Most teams that actively use AI are somewhere around stages 2 and 3. My own development process is currently at stage 3. This is what it looks like.
My setup has three parts.
Specs driven dev. Specs first, then plan, then code. In that order. An agent understands the system because it has specs. Specs also give the reviewer a way to catch overreach: if the code does something outside the requirements, it is a bug even when the code works. If the code contradicts the requirements, that is also a bug. The spec defines the task first, then becomes the acceptance criterion.
Orchestrator and step agents. One agent updates specs and writes the plan. Another implements the plan: code and tests. A third reviews the result. The orchestrator does not write code. It only decides whose turn it is. Each agent has its own tools, prompts, and restrictions. This keeps the blast radius small. The clearest example is the reviewer. It has no write tools, so it literally cannot break a line of code. It can only leave comments.
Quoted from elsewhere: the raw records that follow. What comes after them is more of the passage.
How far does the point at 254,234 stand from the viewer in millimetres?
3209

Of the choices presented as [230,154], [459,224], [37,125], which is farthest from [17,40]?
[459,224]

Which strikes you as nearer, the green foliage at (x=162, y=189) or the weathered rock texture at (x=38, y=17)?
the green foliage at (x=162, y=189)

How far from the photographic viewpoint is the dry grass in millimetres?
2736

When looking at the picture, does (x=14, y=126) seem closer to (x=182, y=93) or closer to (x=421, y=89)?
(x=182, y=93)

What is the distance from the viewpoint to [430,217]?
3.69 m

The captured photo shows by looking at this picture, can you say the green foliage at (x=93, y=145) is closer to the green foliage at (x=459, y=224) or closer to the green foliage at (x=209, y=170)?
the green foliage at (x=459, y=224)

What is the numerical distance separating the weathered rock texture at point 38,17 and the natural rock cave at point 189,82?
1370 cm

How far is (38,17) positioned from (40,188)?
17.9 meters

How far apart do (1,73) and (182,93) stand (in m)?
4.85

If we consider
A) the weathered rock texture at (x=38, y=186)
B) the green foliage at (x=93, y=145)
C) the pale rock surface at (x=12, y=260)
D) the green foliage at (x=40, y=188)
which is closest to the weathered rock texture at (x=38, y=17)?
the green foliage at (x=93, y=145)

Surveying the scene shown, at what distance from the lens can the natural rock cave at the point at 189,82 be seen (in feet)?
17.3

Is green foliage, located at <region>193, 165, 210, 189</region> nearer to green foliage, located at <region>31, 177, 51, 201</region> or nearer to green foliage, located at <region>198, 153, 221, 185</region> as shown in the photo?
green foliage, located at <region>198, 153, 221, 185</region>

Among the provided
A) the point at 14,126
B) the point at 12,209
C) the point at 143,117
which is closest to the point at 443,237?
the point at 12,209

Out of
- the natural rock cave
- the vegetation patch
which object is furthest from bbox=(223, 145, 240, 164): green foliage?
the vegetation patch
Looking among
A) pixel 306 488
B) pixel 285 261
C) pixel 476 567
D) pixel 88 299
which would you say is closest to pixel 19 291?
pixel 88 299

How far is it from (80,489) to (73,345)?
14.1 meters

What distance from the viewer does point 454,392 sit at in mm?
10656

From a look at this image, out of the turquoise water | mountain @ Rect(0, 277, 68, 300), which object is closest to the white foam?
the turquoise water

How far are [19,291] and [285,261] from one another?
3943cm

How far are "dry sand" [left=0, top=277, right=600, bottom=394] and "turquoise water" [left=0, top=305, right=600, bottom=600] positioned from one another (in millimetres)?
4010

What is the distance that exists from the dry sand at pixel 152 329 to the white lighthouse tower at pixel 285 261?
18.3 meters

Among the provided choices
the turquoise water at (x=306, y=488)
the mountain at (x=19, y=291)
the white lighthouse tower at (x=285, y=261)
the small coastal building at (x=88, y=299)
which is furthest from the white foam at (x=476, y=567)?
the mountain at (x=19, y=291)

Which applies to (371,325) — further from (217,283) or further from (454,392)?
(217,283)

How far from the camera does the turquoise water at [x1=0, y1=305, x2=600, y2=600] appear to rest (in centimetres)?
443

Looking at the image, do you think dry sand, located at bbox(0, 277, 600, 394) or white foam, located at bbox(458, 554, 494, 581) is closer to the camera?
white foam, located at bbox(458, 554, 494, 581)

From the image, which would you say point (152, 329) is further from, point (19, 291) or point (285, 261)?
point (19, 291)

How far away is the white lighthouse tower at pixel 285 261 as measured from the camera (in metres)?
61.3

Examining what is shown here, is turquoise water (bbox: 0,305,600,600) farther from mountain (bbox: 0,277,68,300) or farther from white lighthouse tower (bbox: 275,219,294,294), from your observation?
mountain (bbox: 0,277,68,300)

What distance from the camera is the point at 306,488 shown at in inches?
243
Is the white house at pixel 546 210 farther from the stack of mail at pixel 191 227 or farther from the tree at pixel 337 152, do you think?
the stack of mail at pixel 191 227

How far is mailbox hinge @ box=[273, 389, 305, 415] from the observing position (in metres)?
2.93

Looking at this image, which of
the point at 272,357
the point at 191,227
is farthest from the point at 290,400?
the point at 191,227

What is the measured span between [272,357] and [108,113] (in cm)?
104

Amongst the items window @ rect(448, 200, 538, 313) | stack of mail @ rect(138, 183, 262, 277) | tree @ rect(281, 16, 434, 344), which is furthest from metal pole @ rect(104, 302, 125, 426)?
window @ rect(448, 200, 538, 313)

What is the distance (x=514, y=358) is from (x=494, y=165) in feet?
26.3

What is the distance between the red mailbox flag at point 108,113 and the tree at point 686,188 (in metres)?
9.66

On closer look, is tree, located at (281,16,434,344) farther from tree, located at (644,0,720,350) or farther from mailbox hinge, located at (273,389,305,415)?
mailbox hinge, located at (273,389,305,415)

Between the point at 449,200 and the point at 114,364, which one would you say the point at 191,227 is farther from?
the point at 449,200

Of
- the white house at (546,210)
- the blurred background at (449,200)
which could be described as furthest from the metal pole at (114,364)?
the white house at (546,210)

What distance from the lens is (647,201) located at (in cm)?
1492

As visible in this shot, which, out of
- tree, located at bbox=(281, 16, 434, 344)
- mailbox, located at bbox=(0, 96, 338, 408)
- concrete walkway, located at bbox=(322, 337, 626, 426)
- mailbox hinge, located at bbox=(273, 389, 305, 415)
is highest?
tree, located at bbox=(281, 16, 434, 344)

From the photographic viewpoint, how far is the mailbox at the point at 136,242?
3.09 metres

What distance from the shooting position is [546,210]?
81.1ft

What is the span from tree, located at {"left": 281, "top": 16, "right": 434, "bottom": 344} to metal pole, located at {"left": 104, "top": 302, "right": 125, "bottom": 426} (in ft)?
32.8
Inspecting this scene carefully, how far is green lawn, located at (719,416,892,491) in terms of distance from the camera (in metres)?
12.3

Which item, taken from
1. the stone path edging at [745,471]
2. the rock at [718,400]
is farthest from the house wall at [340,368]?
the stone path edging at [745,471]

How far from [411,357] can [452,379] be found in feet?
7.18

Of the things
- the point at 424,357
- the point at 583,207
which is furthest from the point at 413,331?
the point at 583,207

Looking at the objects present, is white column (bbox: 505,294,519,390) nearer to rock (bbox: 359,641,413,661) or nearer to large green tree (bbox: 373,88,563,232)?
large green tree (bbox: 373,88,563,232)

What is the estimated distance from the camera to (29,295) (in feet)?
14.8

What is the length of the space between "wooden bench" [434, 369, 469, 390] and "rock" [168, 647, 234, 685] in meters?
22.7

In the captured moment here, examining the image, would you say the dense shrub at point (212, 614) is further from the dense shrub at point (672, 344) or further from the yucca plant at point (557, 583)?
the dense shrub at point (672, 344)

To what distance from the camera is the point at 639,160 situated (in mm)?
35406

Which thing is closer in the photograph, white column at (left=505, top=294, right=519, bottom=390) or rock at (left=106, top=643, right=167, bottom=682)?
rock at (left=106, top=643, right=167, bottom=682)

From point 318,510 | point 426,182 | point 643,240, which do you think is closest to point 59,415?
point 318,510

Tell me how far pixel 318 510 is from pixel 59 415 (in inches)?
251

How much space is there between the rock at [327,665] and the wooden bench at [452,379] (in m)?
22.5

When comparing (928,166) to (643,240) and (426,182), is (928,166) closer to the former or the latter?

Synchronization through GitHub PRs. The pipeline state lives in PR labels. The conversation between the developer and the agents, and between the agents themselves, happens in inline threads. No separate coordination channel is needed. The label is the source of truth for the orchestrator. It reads the label, starts the right agent, and sets the next label when the step is done. The orchestrator is stateless: between runs, it remembers nothing. It derives the phase from the label. That means it can be stopped and restarted at any time. The work continues from the right place.

The developer is involved at two quality gates: approving spec and plan changes, and accepting the result. The orchestrator cannot pass through them on its own. Everything else is automated so the developer has two points of control.